PROVIDENCE, R.I. (AP) _ John Anderson, the only coach in Brown history to win an Ivy League football championship, died Wednesday of a heart attack. He was 65.

He began coaching at Brown in 1973, after the team struggled through eight consecutive losing seasons. Anderson turned the program around, recording eight winning seasons from 1973 to 1980.

His 1976 team captured Brown’s only Ivy League championship with an 8-1 overall record and a 6-1 Ivy record.

Anderson compiled a 60-39-3 overall record before leaving Brown for the New England Institute of Technology. He moved to Florida in 1984 to direct the school’s Palm Beach program and retired about two years ago.

Arturo Enrile

MANILA, Philippines (AP) _ Arturo Enrile, the Philippine’s transportation secretary and retired military chief, died Wednesday, two days after being hospitalized with blood poisoning. He was 57.

Enrile was appointed to his Cabinet post last April, less than a year after retiring from the military leadership position he held since 1994. His appointment stirred controversy over charges that President Fidel Ramos, also a former military chief, was packing his inner circle with former military men.

Enrile served with the Philippine contingent in the Vietnam War. He also helped negotiate the surrender of mutinous troops who occupied buildings in Manila during a coup attempt against former President Corazon Aquino in December 1989.

John E. Fisher

COLUMBUS, Ohio (AP) _ John E. Fisher, the retired president and chief executive officer of Nationwide Insurance, died Tuesday of lung cancer. He was 68.

Fisher rose from an underwriter trainee to head what is now the country’s fourth-largest auto insurer and fifth-largest homeowner insurer.

He was promoted to president and general manager of the Nationwide Insurance Companies in 1972.

During his 22 years as Nationwide’s top officer, Fisher directed an unprecedented expansion that saw the company’s assets grow from $1.8 billion to $42.2 billion.

Nationwide’s board of directors in 1981 elected Fisher the company’s general chairman and chief executive officer, positions he held until 1992, when he gradually began to step down. Fisher fully retired in 1994.

Frank P. Lamendola

MINNEAPOLIS (AP) _ Frank P. Lamendola, a pioneer in the hospice field and cofounder of Minnetonka-based Journeywell, died Sunday from AIDS. He was 48.
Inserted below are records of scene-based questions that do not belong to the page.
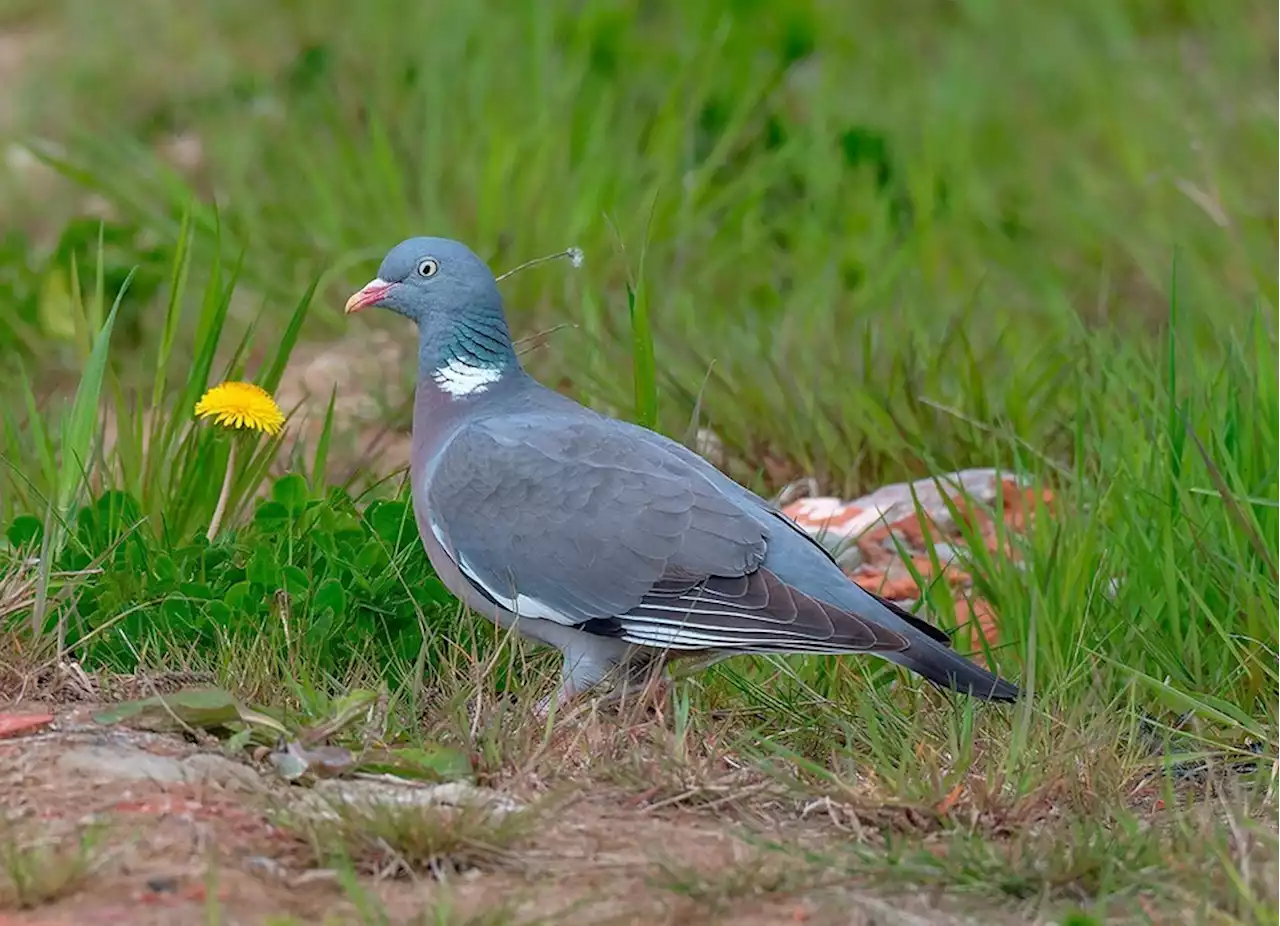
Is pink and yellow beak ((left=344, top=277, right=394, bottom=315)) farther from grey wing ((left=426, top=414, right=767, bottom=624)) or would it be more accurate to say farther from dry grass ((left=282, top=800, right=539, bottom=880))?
dry grass ((left=282, top=800, right=539, bottom=880))

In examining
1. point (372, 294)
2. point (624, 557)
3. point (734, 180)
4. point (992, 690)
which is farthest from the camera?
point (734, 180)

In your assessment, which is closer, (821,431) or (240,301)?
(821,431)

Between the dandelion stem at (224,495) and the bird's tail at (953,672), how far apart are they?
4.36 ft

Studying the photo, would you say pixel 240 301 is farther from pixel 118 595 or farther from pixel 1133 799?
pixel 1133 799

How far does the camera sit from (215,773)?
119 inches

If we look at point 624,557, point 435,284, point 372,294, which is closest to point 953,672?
point 624,557

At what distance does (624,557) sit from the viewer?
142 inches

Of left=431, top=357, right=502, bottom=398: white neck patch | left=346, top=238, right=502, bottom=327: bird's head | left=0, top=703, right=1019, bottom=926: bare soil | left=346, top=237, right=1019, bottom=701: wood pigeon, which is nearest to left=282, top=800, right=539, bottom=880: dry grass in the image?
left=0, top=703, right=1019, bottom=926: bare soil

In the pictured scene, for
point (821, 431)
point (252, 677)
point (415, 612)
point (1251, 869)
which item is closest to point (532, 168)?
point (821, 431)

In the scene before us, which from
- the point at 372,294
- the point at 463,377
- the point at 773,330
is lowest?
the point at 773,330

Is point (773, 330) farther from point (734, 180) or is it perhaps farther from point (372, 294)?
point (372, 294)

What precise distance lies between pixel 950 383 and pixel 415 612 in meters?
1.93

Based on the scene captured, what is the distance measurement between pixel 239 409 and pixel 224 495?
0.72ft

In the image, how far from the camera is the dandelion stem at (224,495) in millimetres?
3918
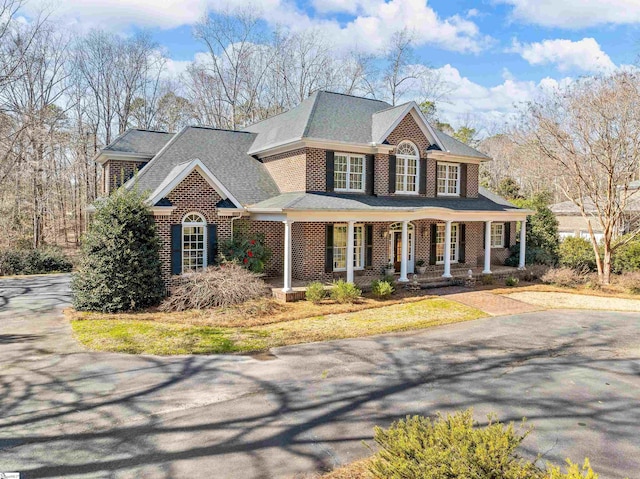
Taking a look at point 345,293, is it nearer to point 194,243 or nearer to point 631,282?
point 194,243

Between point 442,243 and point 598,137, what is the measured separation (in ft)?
29.2

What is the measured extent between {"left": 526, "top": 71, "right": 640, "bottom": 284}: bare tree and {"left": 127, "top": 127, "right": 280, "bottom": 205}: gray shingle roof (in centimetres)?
1418

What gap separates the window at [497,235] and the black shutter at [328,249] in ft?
37.7

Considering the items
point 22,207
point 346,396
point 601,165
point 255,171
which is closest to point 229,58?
point 22,207

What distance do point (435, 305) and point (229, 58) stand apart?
114ft

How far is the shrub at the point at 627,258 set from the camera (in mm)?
23797

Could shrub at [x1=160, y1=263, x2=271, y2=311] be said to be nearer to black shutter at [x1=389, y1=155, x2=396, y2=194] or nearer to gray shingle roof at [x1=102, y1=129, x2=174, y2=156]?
black shutter at [x1=389, y1=155, x2=396, y2=194]

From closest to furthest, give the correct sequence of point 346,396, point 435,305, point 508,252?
point 346,396 < point 435,305 < point 508,252

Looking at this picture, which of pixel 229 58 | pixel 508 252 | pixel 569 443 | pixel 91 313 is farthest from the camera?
pixel 229 58

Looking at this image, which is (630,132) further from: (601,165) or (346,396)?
(346,396)

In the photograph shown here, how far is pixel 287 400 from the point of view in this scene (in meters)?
8.22

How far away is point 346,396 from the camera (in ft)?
27.7

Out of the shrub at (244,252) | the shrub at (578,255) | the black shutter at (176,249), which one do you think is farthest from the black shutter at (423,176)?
the black shutter at (176,249)

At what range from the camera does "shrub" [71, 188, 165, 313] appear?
14.6 m
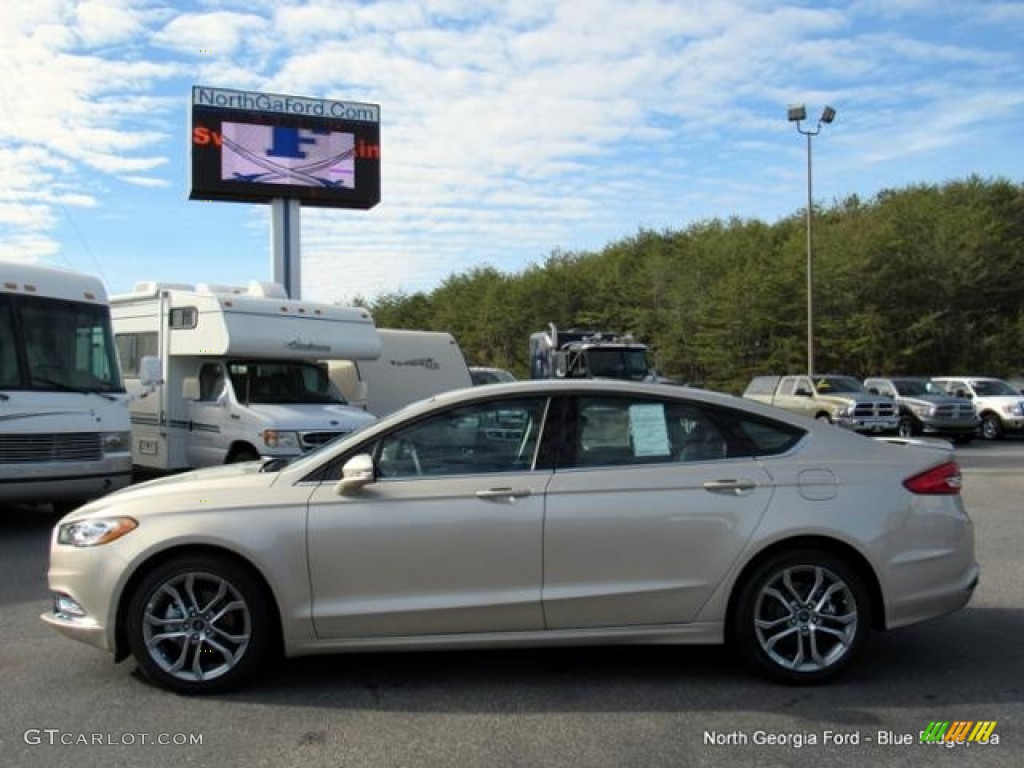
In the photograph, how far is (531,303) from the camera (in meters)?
58.2

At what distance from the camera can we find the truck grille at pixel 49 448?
9375 millimetres

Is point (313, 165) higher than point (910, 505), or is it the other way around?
point (313, 165)

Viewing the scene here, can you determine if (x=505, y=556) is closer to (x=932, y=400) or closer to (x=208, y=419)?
(x=208, y=419)

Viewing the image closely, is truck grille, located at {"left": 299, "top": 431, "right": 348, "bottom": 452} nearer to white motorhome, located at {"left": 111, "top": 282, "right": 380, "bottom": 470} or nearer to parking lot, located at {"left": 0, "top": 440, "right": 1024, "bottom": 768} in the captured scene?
white motorhome, located at {"left": 111, "top": 282, "right": 380, "bottom": 470}

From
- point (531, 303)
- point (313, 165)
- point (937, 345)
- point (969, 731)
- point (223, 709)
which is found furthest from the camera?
point (531, 303)

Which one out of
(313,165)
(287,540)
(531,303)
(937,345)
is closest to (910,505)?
(287,540)

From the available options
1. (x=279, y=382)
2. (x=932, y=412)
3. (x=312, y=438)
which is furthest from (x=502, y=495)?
(x=932, y=412)

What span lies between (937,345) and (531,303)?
24.7 metres

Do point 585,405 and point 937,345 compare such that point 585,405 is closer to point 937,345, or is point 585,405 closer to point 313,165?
point 313,165

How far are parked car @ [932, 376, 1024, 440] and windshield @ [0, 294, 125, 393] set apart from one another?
2298 cm

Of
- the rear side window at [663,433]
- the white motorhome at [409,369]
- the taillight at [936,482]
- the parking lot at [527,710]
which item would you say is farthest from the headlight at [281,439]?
the taillight at [936,482]

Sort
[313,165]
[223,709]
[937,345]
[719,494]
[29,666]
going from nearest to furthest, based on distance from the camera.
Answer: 1. [223,709]
2. [719,494]
3. [29,666]
4. [313,165]
5. [937,345]

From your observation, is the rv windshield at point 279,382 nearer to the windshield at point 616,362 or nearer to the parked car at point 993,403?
the windshield at point 616,362
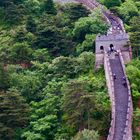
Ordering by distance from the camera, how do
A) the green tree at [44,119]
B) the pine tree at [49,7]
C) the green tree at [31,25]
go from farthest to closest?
the pine tree at [49,7] → the green tree at [31,25] → the green tree at [44,119]

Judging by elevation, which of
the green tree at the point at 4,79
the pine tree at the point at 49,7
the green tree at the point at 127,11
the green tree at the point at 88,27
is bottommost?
the green tree at the point at 4,79

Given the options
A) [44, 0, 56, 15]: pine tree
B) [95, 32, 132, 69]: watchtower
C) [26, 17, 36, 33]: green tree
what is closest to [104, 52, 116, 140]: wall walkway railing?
[95, 32, 132, 69]: watchtower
Journeywell is a national educational and consulting organization for caregivers of seriously ill patients.

After he learned that he had been infected with the HIV virus in 1982, he went around the country talking to people about his experiences with the disease.

Lamendola also helped found the Twin Cities Gay Men’s Chorus, a prominent local singing group expected to perform at his funeral service.

Vladimir Prelog

ZURICH, Switzerland (AP) _ Vladimir Prelog, a co-winner of the 1975 Nobel prize for chemistry, died Jan. 7. He was 91.

In 1957, he became head of the prestigious Federal Institute of Technology’s institute for organic chemistry.

Prelog was awarded the Nobel prize in 1975 for research into the stereochemistry of organic molecules and their reactions catalyzed by enzymes. He shared the prize with John W. Cornforth of Britain and Australia.

Emanuel Revici

NEW YORK (AP) _ Emanuel Revici, a controversial physician who pioneered an alternative treatment for cancer and had his medical license revoked for several years, died Friday. He was 101.

Born in Bucharest, Revici settled in New York in 1947.

He believed metabolic imbalances cause cancer growth and administered lipids to balance that disturbance. Much of the medical establishment believed his method did not work and the American Cancer Society warned people against seeking his treatment.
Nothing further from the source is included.